Having been on boards of SPVs, the source understands “the games that equity investors and public sector representatives can play”.

“There is a time when it is appropriate to use a more aggressive approach, as in some cases it is talking the language of the private partner,” suggests Tim Care, partner at Ward Haddaway. 

“The public sector is being challenged more as to why it is not challenging its private partner: it needs a good reason for not following through on issues.”

However, he and others agree that there is a balance to be struck: “It should be about the beneficiary [ie the patient/pupil in the hospital/school] seeing an improved service.”

“You don’t have to go through lawyers and a dispute to show that you are an ‘effective’ contracting authority,” says one expert who has worked for both the public and private sectors. “It is right that the parties in a contract are held to account, but there are ways and means of doing that.”

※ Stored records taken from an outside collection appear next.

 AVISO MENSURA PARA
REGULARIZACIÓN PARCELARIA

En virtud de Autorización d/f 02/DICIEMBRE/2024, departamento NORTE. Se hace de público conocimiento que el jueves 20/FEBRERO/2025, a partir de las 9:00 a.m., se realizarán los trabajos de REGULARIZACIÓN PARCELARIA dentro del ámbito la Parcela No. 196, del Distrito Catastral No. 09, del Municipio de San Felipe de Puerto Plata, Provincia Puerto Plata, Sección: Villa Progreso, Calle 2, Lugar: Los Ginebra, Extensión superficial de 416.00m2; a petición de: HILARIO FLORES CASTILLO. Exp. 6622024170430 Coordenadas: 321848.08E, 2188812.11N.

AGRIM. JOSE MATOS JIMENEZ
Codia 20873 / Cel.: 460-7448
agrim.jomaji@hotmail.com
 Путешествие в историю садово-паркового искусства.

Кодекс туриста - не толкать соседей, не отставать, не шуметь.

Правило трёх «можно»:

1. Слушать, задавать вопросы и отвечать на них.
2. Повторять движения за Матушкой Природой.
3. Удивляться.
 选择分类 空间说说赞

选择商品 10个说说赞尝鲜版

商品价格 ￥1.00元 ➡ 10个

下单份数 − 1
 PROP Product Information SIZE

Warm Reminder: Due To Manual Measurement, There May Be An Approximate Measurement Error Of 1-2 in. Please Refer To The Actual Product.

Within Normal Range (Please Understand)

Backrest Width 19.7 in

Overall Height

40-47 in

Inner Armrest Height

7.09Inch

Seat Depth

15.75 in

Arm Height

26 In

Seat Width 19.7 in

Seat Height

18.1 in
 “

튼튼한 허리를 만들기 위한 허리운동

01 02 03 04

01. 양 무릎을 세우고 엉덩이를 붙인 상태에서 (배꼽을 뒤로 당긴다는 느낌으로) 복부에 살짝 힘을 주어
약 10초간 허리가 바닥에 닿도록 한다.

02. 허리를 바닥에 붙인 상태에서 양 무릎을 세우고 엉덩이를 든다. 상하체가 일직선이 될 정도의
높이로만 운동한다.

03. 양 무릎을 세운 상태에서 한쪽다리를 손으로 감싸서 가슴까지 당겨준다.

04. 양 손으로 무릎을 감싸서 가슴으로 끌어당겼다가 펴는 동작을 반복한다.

“We don’t claim that everything is perfect,” admits one asset manager. He points out that all managers will have people on their SPV boards who are legally tasked to make sure projects are being undertaken properly. “If a client has a genuine concern about compliance, we take that extremely seriously and we would be proactive in ensuring services are as compliant as they can be.”

The issue in a number of projects where consultants have been brought in is that these schemes had been performing with little or no concerns previously being raised. For example, ratings agency Moody’s last year downgraded two hospital projects - Tameside and Salford - because of a rise in problems and deductions. In its rationale, Moody’s expressly referred to the change in the nature of the relationship since P2G had been involved.

While that might mean that the public sector had not been properly monitoring its contract, one investor says such a situation makes everyone on a deal “suspicious” as to the motives of those coming in.

“It is important to try to understand why they have been brought in,” he says. “One of our first conversations when that happens is to question what it will do to the relationship.”

Dalgleish, however, has another perspective: “When we are engaged as advisors on a project, the public sector is spending money on us. It is unlikely that they would do that if everything is going well.”